* **PROBLEMS TO WORK ON**:
[1] According to the Andrzej Pliś biography, who was his thesis advisor?
[2] In the entries, reproduce the lines from the one containing "Do you spot traffic" through the one containing "[903,201,973,366]", inclusive.

* **EXTRACT TO READ**:
★ ★ ★ ★

= Andrzej Pliś =

Polish mathematician

Andrzej Pliś (March 17, 1929 – November 28, 1991) was a Polish mathematician, specializing in differential equations and optimal control theory.

==Education and career==
Pliś received his undergraduate degree from the Jagiellonian University, where he studied from 1947 to 1951. He received his PhD from the Mathematical Institute of the Polish Academy of Sciences, where his thesis advisor was Tadeusz Ważewski. Pliś did research and taught at both the Jagiellonian University and the Mathematical Institute of the Polish Academy of Sciences. He was promoted in 1961 to associate professor and in 1966 to full professor. In 1961 he was elected a member of the Polish Academy of Sciences. In 1962 he was an Invited Speaker at the International Congress of Mathematicians in Stockholm.

Pliś published about 60 research papers. Perhaps his two most famous papers are The problem of uniqueness for the solution of a system of partial differential equations (1954) and A smooth linear elliptic differential equation without any solution in a sphere (1961). His paper Characteristics of nonlinear partial differential equations (1954) gave an elegant solution to an unsolved problem which Alfréd Haar worked on in 1929. Another noteworthy paper by Pliś is On a topological method for studying the behaviour of the integrals of ordinary differential equations (1954).

★ ★ ★ ★

* **EXCERPTED RECORDS**:
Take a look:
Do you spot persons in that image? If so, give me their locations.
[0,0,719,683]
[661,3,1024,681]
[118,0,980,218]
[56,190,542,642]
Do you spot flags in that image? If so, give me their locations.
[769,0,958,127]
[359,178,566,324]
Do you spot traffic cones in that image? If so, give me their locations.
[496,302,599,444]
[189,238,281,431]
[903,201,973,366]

★ ★ ★ ★

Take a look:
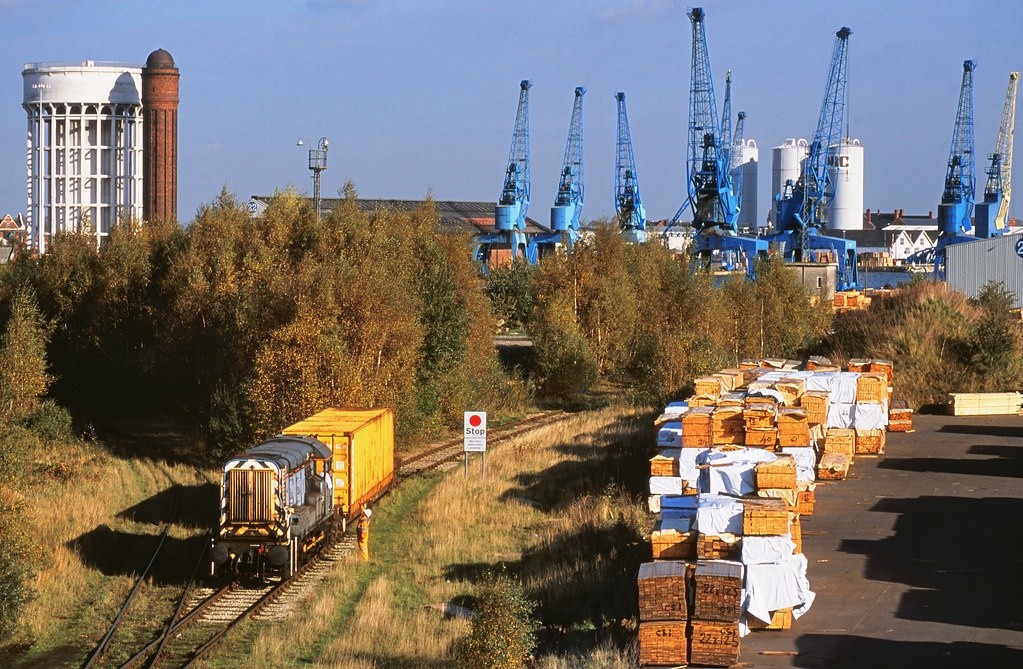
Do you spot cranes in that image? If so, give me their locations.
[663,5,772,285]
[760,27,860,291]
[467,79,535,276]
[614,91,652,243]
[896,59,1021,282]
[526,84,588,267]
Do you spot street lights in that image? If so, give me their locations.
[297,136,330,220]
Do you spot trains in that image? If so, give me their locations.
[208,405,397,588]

★ ★ ★ ★

* **ANSWERS BELOW**:
[1] Tadeusz Ważewski

[2]
Do you spot traffic cones in that image? If so, give me their locations.
[496,302,599,444]
[189,238,281,431]
[903,201,973,366]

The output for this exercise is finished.